Happy Father's Day to the only dads that matter, Jeremy and Justin the dads of TBT


----------



## Valzed (Jun 16, 2019)

Happy Father's Day to all dads - dads, adopted dads, stepdads, granddads, pet dads, men who are like dads - all the wonderful dads!


----------



## Snowesque (Jun 16, 2019)

Cool, thanks for restocking these.


----------



## Kaiaa (Jun 16, 2019)

Happy Father’s Day fathers of TBT. Hope you have a wonderful day and your children call you!


----------



## moonbyu (Jun 16, 2019)

happy father's day, everyone! hope you have a good day with the awesome dudes who raised you!


----------



## LadyDestani (Jun 16, 2019)

Happy Father's Day to all the fathers of TBT! Thank you for the restock!


----------



## Justin (Jun 16, 2019)

Oops sorry, got busy! Unique is going off now.


----------



## Stella-Io (Jun 16, 2019)

Oh man I totally forgot about the carnation, despite reminding myself yesterday. Goos thing I still got one.
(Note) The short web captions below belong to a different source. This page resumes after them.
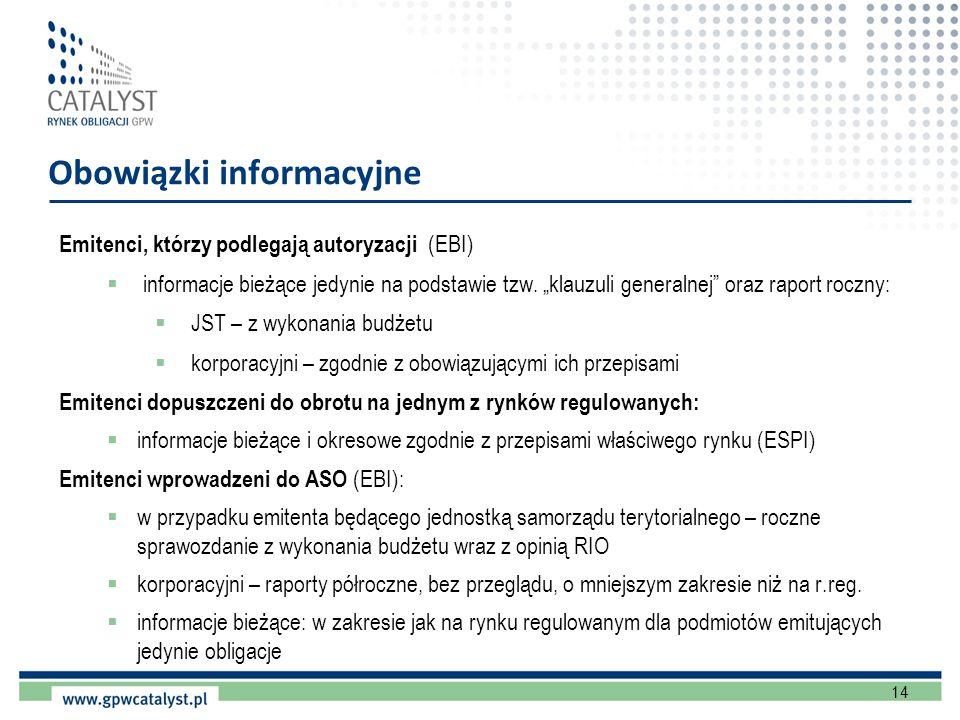14 Obowiązki informacyjne Emitenci, którzy podlegają autoryzacji (EBI) informacje bieżące jedynie na podstawie tzw. klauzuli generalnej oraz raport ro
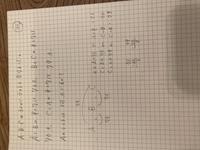 平均点の出し方をご教授下さい。 教科書を見ても解らず、進みません。 お詳しい方、考え方を授けて下さい。 A.B.Cの3人がテストを受けました。 AとBの平均点は73点。 BとCの平均点は70点。 CとAの平均点は79点でした。 Aの点数は何点でしょうか。です。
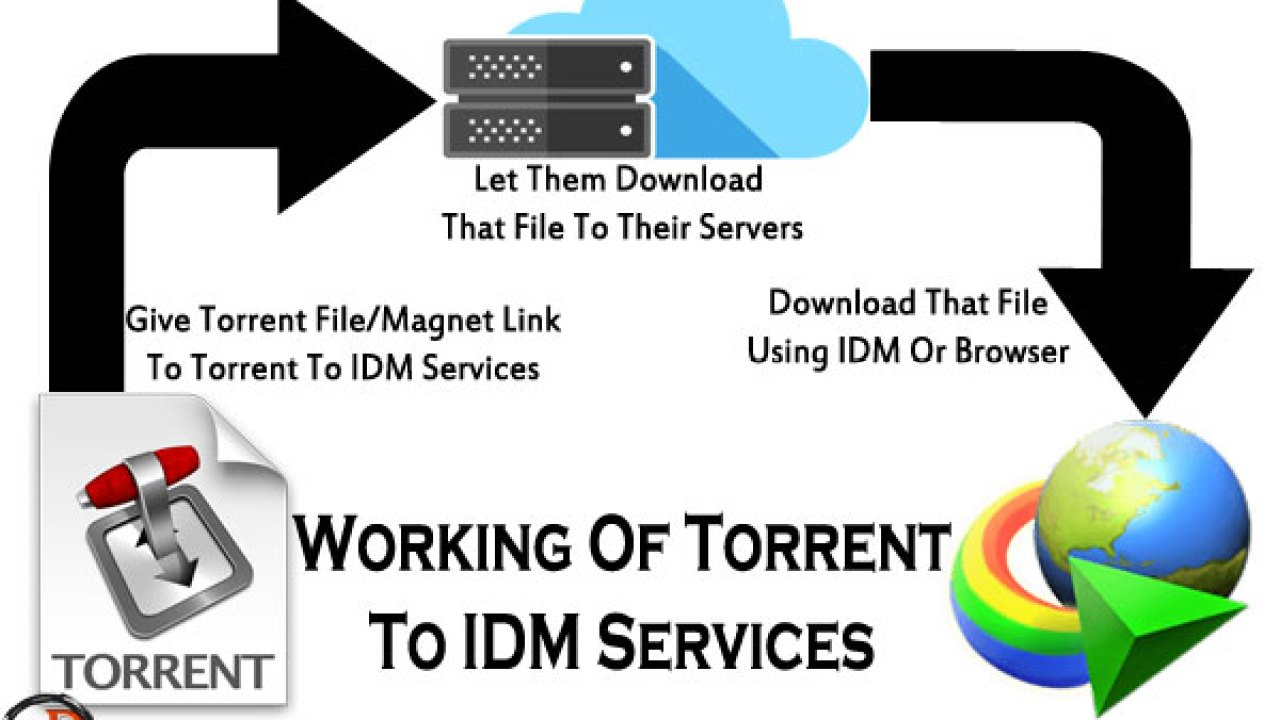 Top 3 Ways To Download Torrent With IDM or Browser [Torrent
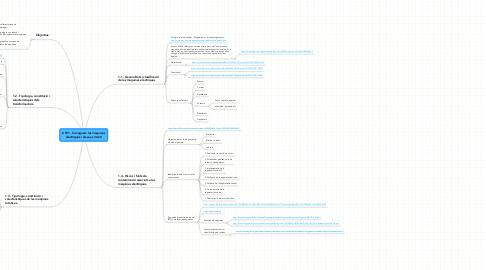 Mind Map: UT01 - Coneguem les màquines elèctriques i els seus riscos!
Happy Father's Day to all the dads out there!


----------



## Ossiran (Jun 16, 2019)

Happy Father's Day everyone! Managed to grab a carnation as well.


----------



## Trundle (Jun 16, 2019)

Thanks da- I mean... Justin! Happy Father's Day to all TBT fathers!


----------



## Dinosaurz (Jun 16, 2019)

Can someone adopt me I need a father


----------



## Twiggy_Star (Jun 17, 2019)

Huh?, does your countries celebrate Father's Day before my country?.


----------



## Lancelot (Jun 17, 2019)

Vampnessa said:


> Happy Father's Day to the only dads that matter, Jeremy and Justin the dads of TBT



You spelt Trundle wrong.


----------



## Biancasbotique (Jun 17, 2019)

Happy Father's Day to the fathers and yes of course, the fathers of TBT, Jeremy and Justin


----------



## Antonio (Jun 27, 2019)

Thanks daddies.


----------